■ **Job 1**: Decide whether each of the following statements agrees with the article on Portugal's shift to the right. Answer (a), (b) and (c) with yes or no, and quote the words of the article that settle each one. (a) A far-right MP was elected for the first time in the 2019 elections. (b) The PS negotiated approval of the state budget with the Communist Party in 2021. (c) The far-right party's vote share rose to 7 per cent.

■ **Excerpted passage**:
On the 50th Anniversary of the Carnation Revolution, Portugal’s Political Landscape Veers Right

The political earthquake – or, how an absolute majority can be a source of instability

To understand the results of the 10 March elections, which marked the end of a political cycle and the country´s shift to the right, it is essential to understand the two previous elections.

In 2019, after a four-year term completed in full, during which the Socialist Party (PS), despite not winning the elections, governed through parliamentary agreements with the two parties to its left (Bloco de Esquerda and the Communist Party), the PS won the elections and chose to govern without any agreements with the left. Following the 2019 elections, in which a far-right MP was elected for the first time, the PS was required to negotiate the approval of the state budget every year. They managed this in 2020 with the Communist Party, but refused to do so in 2021. Any possibility of negotiation was nullified by the President, who announced that he would dissolve parliament if the state budget was not approved, even before its presentation. This was an option available to the President, though certainly not the only one. These elections were marked by the PS’s dramatised shifting of the blame for its own failures onto the left-wing parties. A significant portion of the left-wing electorate voted for the PS for fear of a right-wing government with the far-right, which was amplified by the main centre-right party leader’s refusal to clarify his alliance policy. This strategy proved successful. To counter the far right, many left voters supported the PS, which emerged from the election with a landslide victory and an absolute majority. Twelve MPs from the far-right party entered the new parliament, and their vote share increased from 1 to 7 per cent. Although this might have suggested that Portugal would have a stable government for the next four years, the reality was not so simple.

On 7 November 2023, exactly one month after the event that led to the worst massacre witnessed this century, the government led by socialist António Costa collapsed with a thunderous bang. This was triggered by a still ongoing investigation into major Portuguese green energy projects and the construction of the EU’s largest data centre. The investigation targets CEOs of major companies, a mayor, the minister of infrastructure, members of the prime minister’s cabinet, and, to everyone’s amazement, the alleged involvement of the prime minister himself. In light of this news, António Costa tendered his resignation to the president of the republic, who promptly accepted it and decided to dissolve parliament and call new early elections. Once again, the President’s decision was not the only one constitutionally possible.

It is now known that the prime minister’s alleged involvement is extremely implausible, raising very serious doubts about whether the judiciary interfered in the realm of political power. This has led to the country being forced into elections amidst a climate of high suspicion. In short, the conditions were ripe for a seismic shift in the Portuguese political landscape.

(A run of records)
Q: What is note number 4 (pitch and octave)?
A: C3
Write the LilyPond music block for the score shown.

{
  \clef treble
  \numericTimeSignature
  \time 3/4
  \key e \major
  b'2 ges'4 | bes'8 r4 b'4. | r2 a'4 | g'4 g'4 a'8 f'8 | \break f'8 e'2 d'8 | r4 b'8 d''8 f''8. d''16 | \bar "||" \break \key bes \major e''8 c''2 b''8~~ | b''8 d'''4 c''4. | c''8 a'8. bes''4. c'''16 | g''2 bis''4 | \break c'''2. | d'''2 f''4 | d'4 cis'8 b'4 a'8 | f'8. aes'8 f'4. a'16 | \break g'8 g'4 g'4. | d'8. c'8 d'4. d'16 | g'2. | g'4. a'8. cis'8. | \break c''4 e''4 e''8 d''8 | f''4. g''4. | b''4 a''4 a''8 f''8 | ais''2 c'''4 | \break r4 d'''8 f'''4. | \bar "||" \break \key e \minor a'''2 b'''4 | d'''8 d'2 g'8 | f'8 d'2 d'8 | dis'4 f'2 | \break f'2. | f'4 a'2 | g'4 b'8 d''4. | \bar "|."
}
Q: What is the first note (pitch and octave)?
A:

■ **Job 2**: Return each line of the listing that contains the word "What".

■ **Exercise result 1**:
(a) Yes: "Following the 2019 elections, in which a far-right MP was elected for the first time"
(b) No: "They managed this in 2020 with the Communist Party, but refused to do so in 2021."
(c) Yes: "their vote share increased from 1 to 7 per cent"

■ **Exercise result 2**:
Q: What is note number 4 (pitch and octave)?
Q: What is the first note (pitch and octave)?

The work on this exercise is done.